Express $$\int_0^1x^m(1-x^n)^pdx$$ in terms of gama function and hence evaluate the integral.
I used the substitution $x^n=y$ and solving got this integral as equal to the beta-function $${1\over n}\beta({{{m+1}\over n},{p+1}})$$ solving futher by converting to gamma function ($\gamma)$ i get
$${1 \over n}[{{\Gamma({m+1 \over n})\Gamma(p+1)}} \over \Gamma({{m+1} \over n}+p+1)$$
and the answer i finally get is
$$p\over (m+p-1)!(m+np+1)$$
Is it correct ? One doubt i had in the solution is can we write
$$\Gamma(a+p)={{(a+p-1)!} \over (a-1)!} \Gamma(a)$$ ??
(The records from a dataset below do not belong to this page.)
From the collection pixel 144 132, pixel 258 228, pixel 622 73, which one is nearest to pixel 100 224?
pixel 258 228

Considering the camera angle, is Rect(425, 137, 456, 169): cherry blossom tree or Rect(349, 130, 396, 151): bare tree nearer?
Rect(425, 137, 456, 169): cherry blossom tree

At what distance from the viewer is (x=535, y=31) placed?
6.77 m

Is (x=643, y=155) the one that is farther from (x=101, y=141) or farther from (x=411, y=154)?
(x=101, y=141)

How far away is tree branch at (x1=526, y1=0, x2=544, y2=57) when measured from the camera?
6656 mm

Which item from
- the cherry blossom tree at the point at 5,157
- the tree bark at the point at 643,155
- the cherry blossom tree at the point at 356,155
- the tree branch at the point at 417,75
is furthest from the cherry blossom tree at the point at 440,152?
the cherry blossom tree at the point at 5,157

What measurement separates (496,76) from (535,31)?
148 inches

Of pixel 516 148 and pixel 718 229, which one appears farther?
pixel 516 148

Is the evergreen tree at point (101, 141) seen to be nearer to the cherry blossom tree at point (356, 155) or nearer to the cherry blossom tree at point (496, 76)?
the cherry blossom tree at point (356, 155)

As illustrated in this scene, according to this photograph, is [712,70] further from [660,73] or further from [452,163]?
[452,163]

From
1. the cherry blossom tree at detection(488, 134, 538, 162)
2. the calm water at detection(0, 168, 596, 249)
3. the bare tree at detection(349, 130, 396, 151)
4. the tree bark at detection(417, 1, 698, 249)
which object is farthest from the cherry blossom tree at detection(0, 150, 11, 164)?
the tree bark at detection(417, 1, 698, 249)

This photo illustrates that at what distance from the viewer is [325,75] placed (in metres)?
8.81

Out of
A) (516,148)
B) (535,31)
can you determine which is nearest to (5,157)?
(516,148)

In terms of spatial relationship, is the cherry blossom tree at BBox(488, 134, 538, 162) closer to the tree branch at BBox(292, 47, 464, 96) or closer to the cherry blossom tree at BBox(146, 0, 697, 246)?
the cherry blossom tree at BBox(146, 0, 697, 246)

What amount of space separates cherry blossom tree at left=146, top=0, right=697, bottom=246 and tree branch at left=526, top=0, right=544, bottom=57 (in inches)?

$$ \begin{align} \int_0^1x^m(1-x^n)^p\,\mathrm{d}x &=\int_0^1u^{m/n}(1-u)^p\,\mathrm{d}u^{1/n}\\ &=\frac1n\int_0^1u^{(m+1)/n-1}(1-u)^p\,\mathrm{d}u\\ &=\frac1n\frac{\Gamma\left(\frac{m+1}{n}\right)\Gamma(p+1)}{\Gamma\left(\frac{m+1}{n}+p+1\right)}\\ &=\frac{p}{m+1+pn}\frac{\Gamma\left(\frac{m+1}{n}\right)\Gamma(p)}{\Gamma\left(\frac{m+1}{n}+p\right)} \end{align} $$ So your initial answer looks good. However, I don't see how you get from there to $$ \frac{p}{(m+p-1)!(m+np+1)} $$
In the last question, for integer $n$, $\Gamma(n)=(n-1)!$. The rest is simply cancellation.